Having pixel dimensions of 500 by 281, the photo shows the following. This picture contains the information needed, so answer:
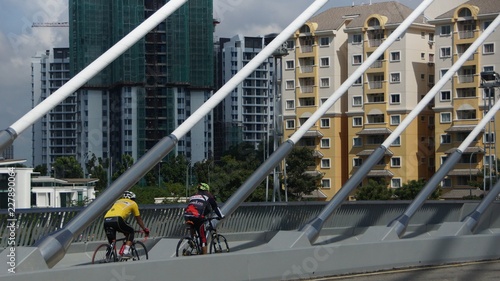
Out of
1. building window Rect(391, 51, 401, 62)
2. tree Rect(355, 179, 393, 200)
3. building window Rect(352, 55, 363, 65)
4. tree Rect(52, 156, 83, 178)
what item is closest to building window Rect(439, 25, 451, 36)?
building window Rect(391, 51, 401, 62)

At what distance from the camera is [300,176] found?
242 ft

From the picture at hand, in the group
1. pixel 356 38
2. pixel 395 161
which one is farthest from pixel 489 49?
pixel 356 38

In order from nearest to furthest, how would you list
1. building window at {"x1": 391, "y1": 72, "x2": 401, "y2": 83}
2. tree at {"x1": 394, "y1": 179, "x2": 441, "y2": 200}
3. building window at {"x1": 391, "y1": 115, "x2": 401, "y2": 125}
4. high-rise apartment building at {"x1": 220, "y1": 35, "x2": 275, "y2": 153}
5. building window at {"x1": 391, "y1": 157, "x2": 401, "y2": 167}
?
tree at {"x1": 394, "y1": 179, "x2": 441, "y2": 200}
building window at {"x1": 391, "y1": 157, "x2": 401, "y2": 167}
building window at {"x1": 391, "y1": 115, "x2": 401, "y2": 125}
building window at {"x1": 391, "y1": 72, "x2": 401, "y2": 83}
high-rise apartment building at {"x1": 220, "y1": 35, "x2": 275, "y2": 153}

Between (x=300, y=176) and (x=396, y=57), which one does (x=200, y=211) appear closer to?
(x=300, y=176)

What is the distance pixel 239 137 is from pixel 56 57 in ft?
70.5

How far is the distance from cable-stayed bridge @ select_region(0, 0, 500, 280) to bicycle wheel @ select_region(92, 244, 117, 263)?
73 centimetres

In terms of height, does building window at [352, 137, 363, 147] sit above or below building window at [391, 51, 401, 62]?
below

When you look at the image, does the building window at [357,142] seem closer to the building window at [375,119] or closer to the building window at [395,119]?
the building window at [375,119]

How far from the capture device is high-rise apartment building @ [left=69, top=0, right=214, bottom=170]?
77.5m

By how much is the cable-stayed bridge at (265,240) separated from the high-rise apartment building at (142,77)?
55.1 metres

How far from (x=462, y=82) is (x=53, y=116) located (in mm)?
32513

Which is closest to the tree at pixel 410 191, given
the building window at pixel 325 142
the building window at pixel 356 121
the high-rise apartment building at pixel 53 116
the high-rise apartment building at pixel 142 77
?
the building window at pixel 356 121

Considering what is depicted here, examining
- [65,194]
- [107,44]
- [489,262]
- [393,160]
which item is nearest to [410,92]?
[393,160]

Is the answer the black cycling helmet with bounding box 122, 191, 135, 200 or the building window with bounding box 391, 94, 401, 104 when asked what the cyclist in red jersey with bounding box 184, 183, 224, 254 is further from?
the building window with bounding box 391, 94, 401, 104
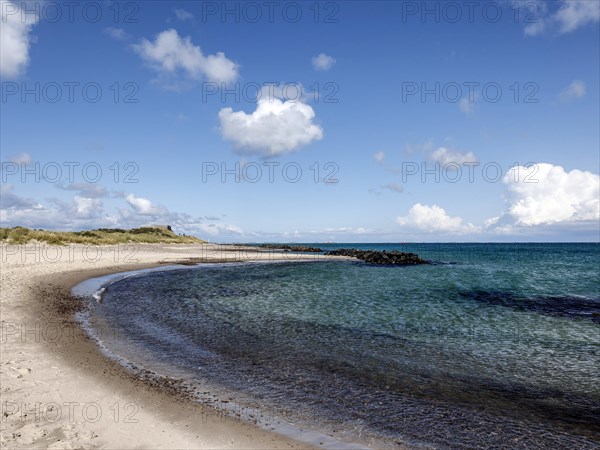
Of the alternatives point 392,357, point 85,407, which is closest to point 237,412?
point 85,407

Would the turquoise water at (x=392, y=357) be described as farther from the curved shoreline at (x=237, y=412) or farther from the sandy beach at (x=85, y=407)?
the sandy beach at (x=85, y=407)

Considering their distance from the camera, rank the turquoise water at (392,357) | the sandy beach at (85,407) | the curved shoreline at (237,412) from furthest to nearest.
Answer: the turquoise water at (392,357) → the curved shoreline at (237,412) → the sandy beach at (85,407)

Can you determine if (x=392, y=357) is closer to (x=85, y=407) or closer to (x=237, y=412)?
(x=237, y=412)

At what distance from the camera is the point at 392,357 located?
45.1 ft

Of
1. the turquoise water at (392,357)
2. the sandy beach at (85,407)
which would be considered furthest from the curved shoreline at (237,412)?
the turquoise water at (392,357)

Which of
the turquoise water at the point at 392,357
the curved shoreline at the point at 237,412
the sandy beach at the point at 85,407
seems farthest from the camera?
the turquoise water at the point at 392,357

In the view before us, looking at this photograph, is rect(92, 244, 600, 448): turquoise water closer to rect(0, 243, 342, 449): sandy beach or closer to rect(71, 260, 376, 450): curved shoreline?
rect(71, 260, 376, 450): curved shoreline

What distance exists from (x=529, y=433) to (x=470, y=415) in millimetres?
1230

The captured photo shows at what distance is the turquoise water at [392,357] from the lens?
8.84 metres

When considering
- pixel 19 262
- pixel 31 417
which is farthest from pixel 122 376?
pixel 19 262

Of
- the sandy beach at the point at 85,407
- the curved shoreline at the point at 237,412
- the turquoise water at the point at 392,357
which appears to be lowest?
the turquoise water at the point at 392,357

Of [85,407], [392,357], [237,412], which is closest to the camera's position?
[85,407]

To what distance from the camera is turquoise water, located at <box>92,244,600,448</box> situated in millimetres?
8844

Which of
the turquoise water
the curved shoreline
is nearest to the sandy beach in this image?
the curved shoreline
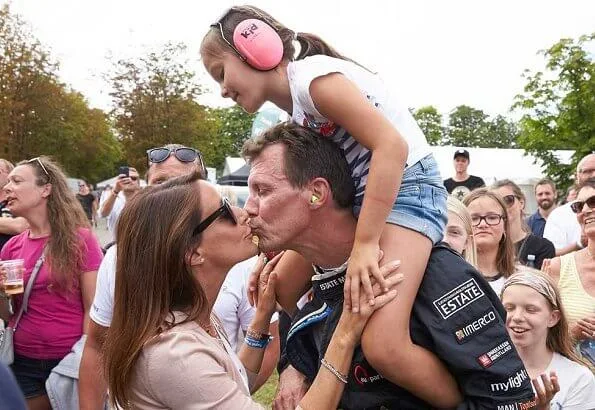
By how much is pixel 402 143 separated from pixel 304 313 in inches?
31.4

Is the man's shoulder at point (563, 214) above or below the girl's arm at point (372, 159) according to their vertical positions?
below

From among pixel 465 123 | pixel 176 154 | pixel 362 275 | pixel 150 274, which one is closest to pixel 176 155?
pixel 176 154

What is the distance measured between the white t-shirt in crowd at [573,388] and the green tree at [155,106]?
24045mm

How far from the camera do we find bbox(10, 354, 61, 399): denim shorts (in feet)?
14.1

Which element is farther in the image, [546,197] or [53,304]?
[546,197]

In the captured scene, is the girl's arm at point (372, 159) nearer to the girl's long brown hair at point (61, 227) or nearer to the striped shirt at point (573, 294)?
the striped shirt at point (573, 294)

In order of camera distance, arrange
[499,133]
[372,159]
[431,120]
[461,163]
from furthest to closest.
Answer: [431,120], [499,133], [461,163], [372,159]

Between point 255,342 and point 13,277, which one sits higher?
point 255,342

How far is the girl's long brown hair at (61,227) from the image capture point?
429 centimetres

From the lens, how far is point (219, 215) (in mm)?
2467

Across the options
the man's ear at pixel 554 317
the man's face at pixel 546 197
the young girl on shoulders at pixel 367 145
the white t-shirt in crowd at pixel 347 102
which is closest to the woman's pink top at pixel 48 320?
the young girl on shoulders at pixel 367 145

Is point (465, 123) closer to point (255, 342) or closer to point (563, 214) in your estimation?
point (563, 214)

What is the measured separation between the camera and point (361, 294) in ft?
6.64

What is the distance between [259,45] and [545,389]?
1776 mm
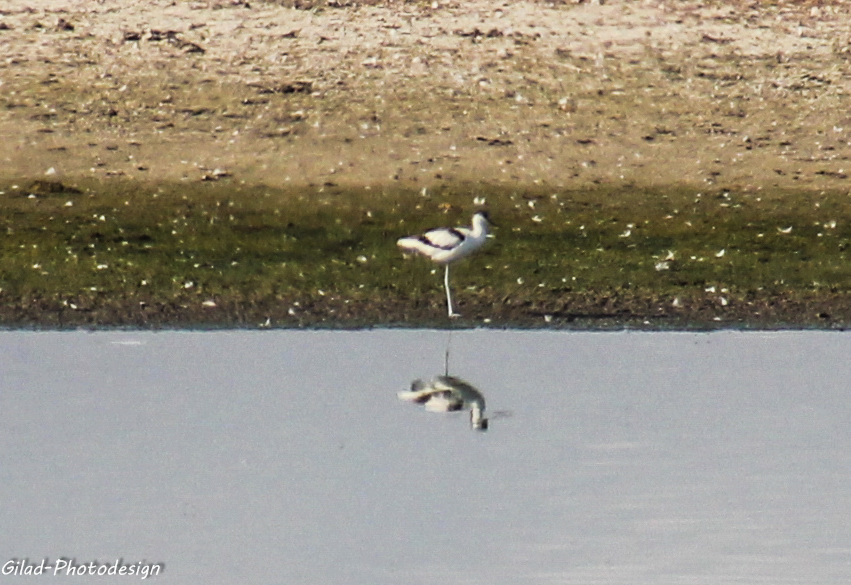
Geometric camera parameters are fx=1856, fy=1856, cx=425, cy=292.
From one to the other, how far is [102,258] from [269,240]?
1.86 meters

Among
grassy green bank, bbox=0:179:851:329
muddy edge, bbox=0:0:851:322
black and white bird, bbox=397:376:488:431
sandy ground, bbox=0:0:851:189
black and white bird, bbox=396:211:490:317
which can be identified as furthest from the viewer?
sandy ground, bbox=0:0:851:189

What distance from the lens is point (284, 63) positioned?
89.2ft

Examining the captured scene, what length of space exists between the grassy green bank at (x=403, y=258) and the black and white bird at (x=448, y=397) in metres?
2.76

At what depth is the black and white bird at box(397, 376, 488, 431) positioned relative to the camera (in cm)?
1167

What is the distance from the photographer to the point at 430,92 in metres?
26.1

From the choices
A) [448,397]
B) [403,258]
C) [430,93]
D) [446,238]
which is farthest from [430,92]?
[448,397]

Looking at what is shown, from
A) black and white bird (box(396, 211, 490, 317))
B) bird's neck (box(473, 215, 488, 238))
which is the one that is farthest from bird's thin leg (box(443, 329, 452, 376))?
bird's neck (box(473, 215, 488, 238))

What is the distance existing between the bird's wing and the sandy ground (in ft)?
21.6

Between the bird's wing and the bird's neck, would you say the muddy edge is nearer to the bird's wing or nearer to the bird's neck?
the bird's neck

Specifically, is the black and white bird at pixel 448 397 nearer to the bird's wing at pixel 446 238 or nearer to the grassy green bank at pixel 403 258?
the grassy green bank at pixel 403 258

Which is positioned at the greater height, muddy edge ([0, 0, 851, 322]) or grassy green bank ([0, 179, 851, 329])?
grassy green bank ([0, 179, 851, 329])

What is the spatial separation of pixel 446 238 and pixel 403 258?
6.32ft

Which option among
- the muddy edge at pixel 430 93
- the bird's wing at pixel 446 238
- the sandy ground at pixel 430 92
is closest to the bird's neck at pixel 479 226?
the bird's wing at pixel 446 238

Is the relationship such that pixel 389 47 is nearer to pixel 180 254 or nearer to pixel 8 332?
pixel 180 254
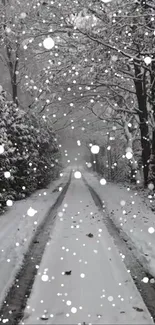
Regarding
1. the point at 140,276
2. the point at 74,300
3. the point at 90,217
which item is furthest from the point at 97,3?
the point at 74,300

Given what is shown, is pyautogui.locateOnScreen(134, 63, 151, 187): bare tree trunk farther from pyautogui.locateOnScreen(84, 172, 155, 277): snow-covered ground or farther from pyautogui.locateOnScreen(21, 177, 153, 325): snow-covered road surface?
pyautogui.locateOnScreen(21, 177, 153, 325): snow-covered road surface

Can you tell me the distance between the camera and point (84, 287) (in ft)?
20.8

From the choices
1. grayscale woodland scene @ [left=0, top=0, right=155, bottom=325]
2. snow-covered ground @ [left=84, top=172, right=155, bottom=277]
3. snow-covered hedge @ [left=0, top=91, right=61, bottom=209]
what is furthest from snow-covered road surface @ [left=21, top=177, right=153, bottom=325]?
snow-covered hedge @ [left=0, top=91, right=61, bottom=209]

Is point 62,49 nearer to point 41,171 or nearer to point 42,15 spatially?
point 42,15

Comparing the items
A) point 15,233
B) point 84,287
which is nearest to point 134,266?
point 84,287

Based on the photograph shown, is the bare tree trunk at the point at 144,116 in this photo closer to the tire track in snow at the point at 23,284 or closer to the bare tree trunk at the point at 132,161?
the bare tree trunk at the point at 132,161

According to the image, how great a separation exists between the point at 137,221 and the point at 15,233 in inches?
158

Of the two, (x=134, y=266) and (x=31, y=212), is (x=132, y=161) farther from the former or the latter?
(x=134, y=266)

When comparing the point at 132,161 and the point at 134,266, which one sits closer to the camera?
the point at 134,266

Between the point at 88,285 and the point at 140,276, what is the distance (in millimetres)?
1121

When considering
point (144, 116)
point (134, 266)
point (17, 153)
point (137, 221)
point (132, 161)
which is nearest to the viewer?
point (134, 266)

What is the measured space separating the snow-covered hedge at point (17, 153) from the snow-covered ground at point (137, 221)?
4.74 m

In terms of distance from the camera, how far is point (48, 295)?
604 centimetres

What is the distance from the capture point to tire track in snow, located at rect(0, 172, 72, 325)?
5350mm
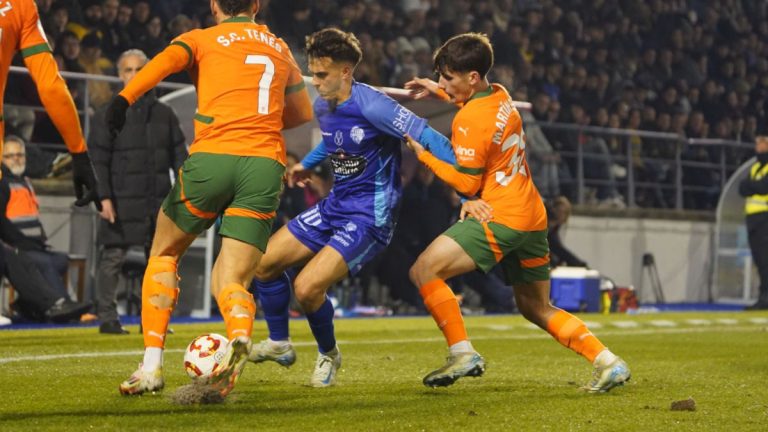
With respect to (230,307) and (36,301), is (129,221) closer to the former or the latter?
(36,301)

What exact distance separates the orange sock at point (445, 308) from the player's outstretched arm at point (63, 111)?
1.97 meters

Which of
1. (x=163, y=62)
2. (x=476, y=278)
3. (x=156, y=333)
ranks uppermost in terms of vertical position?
(x=163, y=62)

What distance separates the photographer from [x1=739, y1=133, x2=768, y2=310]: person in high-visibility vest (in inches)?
718

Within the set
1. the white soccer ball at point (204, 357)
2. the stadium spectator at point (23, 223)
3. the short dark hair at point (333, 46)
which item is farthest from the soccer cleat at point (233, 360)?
the stadium spectator at point (23, 223)

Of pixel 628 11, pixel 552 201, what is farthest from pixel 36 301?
pixel 628 11

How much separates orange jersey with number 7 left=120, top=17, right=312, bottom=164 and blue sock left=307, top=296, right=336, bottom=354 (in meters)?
1.30

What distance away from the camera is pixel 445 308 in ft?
23.3

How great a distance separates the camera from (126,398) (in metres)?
6.31

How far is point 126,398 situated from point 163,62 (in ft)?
4.98

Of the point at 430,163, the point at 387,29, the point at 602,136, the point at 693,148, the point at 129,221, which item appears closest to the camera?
the point at 430,163

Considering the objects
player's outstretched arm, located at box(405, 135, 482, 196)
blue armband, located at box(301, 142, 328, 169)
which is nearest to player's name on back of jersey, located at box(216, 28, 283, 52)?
player's outstretched arm, located at box(405, 135, 482, 196)

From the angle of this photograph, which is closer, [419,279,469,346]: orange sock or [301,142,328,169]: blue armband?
[419,279,469,346]: orange sock

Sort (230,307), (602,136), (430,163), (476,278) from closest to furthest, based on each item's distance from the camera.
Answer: (230,307), (430,163), (476,278), (602,136)

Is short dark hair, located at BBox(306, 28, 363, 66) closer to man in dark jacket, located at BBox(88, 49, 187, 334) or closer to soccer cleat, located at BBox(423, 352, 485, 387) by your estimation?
soccer cleat, located at BBox(423, 352, 485, 387)
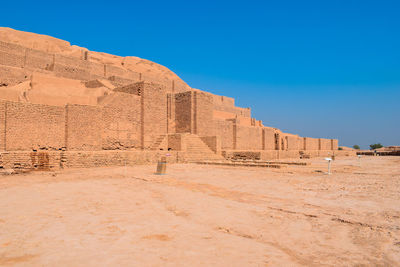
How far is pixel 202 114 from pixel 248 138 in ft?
23.3

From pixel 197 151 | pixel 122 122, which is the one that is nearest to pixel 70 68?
pixel 122 122

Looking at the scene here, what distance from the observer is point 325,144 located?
118ft

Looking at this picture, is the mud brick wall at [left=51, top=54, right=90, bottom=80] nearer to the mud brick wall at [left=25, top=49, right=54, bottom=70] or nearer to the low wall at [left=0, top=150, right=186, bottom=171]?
the mud brick wall at [left=25, top=49, right=54, bottom=70]

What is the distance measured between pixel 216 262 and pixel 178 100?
61.9 ft

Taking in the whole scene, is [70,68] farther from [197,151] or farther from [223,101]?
[223,101]

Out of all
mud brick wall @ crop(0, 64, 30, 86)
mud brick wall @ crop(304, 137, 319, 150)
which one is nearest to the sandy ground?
mud brick wall @ crop(0, 64, 30, 86)

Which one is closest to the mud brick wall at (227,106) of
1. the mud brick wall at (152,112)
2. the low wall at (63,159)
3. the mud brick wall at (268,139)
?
the mud brick wall at (268,139)

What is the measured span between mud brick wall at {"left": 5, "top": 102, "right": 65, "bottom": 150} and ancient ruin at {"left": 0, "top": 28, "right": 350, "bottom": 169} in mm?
35

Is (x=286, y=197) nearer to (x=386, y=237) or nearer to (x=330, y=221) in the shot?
(x=330, y=221)

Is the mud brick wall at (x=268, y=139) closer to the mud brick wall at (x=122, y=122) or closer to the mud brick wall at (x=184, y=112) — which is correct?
the mud brick wall at (x=184, y=112)

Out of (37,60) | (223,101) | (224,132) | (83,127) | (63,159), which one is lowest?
(63,159)

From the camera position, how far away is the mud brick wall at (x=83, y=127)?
526 inches

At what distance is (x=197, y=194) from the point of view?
565 cm

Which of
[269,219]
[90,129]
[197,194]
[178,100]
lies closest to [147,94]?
[178,100]
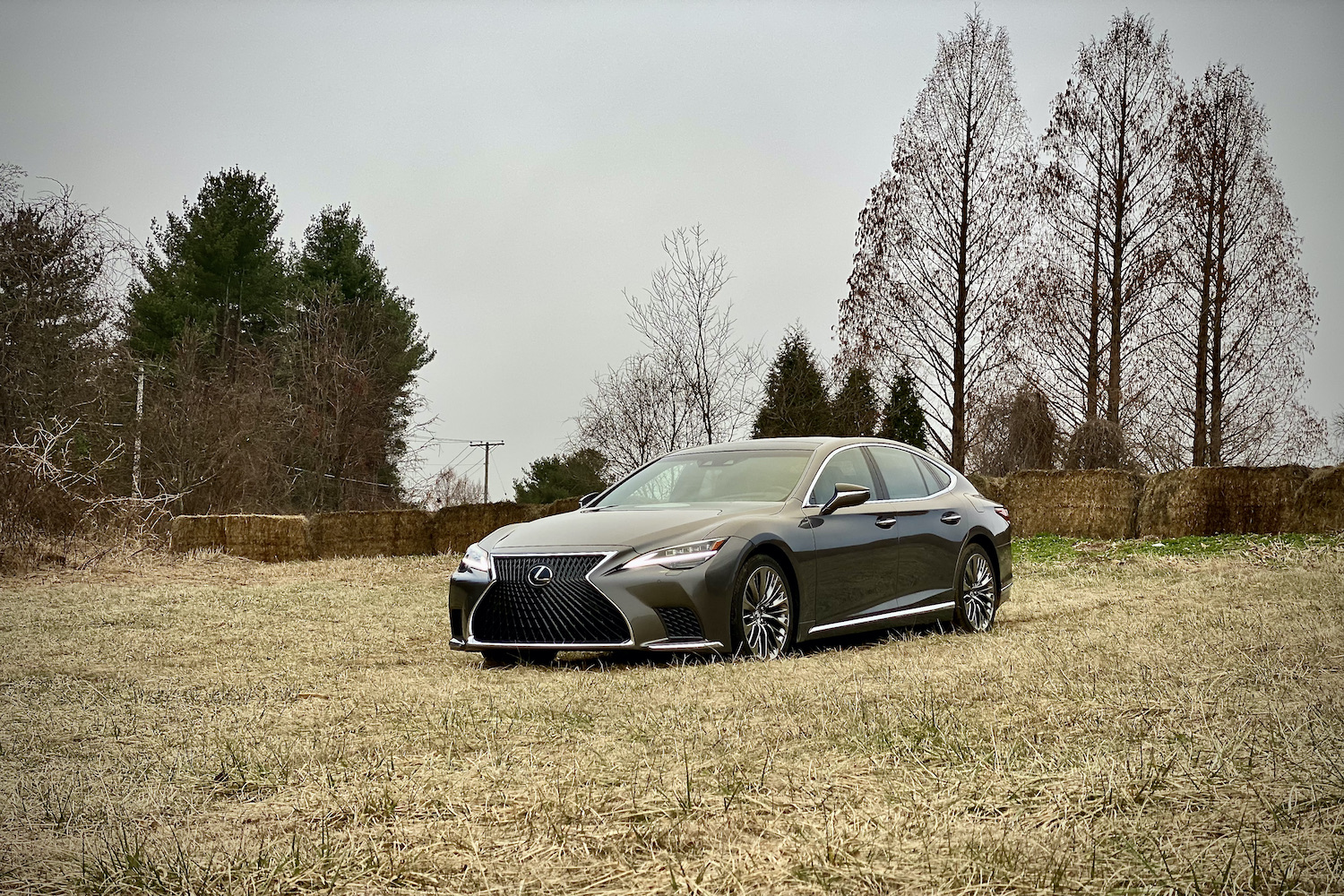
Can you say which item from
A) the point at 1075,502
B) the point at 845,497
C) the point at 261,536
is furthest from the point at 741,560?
the point at 1075,502

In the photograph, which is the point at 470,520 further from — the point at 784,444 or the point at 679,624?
the point at 679,624

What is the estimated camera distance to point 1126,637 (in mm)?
6637

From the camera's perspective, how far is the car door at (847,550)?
23.8 ft

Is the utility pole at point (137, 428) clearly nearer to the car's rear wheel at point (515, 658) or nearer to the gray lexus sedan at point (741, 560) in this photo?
the car's rear wheel at point (515, 658)

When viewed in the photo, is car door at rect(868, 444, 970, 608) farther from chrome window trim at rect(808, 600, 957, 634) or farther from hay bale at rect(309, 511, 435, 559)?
hay bale at rect(309, 511, 435, 559)

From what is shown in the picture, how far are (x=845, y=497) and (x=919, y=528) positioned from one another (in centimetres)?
101

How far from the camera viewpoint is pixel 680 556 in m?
6.50

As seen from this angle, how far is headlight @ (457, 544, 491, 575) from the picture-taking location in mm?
6867

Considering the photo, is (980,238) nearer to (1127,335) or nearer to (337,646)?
(1127,335)

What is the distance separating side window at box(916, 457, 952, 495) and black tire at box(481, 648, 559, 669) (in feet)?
10.5

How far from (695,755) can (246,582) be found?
10.9m

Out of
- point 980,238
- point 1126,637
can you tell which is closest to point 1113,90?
point 980,238

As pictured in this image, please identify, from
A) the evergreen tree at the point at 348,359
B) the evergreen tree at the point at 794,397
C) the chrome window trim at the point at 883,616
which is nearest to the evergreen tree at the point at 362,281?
the evergreen tree at the point at 348,359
_____
Your task is to return, exactly and on their own, the lines from the one containing "Can you say which item from" through the last line of the listing.

Can you say which item from
A) the point at 1075,502
B) the point at 845,497
C) the point at 261,536
is furthest from the point at 741,560?
the point at 1075,502

In the photograph, which is the point at 470,520 further from — the point at 784,444 or the point at 679,624?
the point at 679,624

What is the estimated camera distance to point 1126,637 (in mm)?
6637

From the camera's perspective, how far is the car door at (847,550)?
23.8 ft

Is the utility pole at point (137, 428) clearly nearer to the car's rear wheel at point (515, 658) or nearer to the gray lexus sedan at point (741, 560) in this photo?
the car's rear wheel at point (515, 658)

When viewed in the photo, is car door at rect(868, 444, 970, 608) farther from chrome window trim at rect(808, 600, 957, 634) or farther from hay bale at rect(309, 511, 435, 559)?
hay bale at rect(309, 511, 435, 559)

From what is shown in the picture, how far are (x=845, y=497) and (x=919, y=528) positioned from one another (in centimetres)?
101

How far from the camera viewpoint is pixel 680 556 in m?
6.50

As seen from this angle, how far is headlight @ (457, 544, 491, 575) from the picture-taking location in mm?
6867

Considering the photo, is (980,238) nearer to (1127,335) or nearer to (337,646)?
(1127,335)

What is the distance separating side window at box(916, 457, 952, 495) and black tire at box(481, 648, 559, 669) (in feet)?
10.5

How far from (695,755) can (246,582) be found?
10.9m

Out of
- point 980,238
- point 1126,637
can you tell which is closest to point 1113,90?
point 980,238

As pictured in this image, please identify, from
A) the evergreen tree at the point at 348,359
B) the evergreen tree at the point at 794,397
C) the chrome window trim at the point at 883,616
which is nearest to the evergreen tree at the point at 362,281?
the evergreen tree at the point at 348,359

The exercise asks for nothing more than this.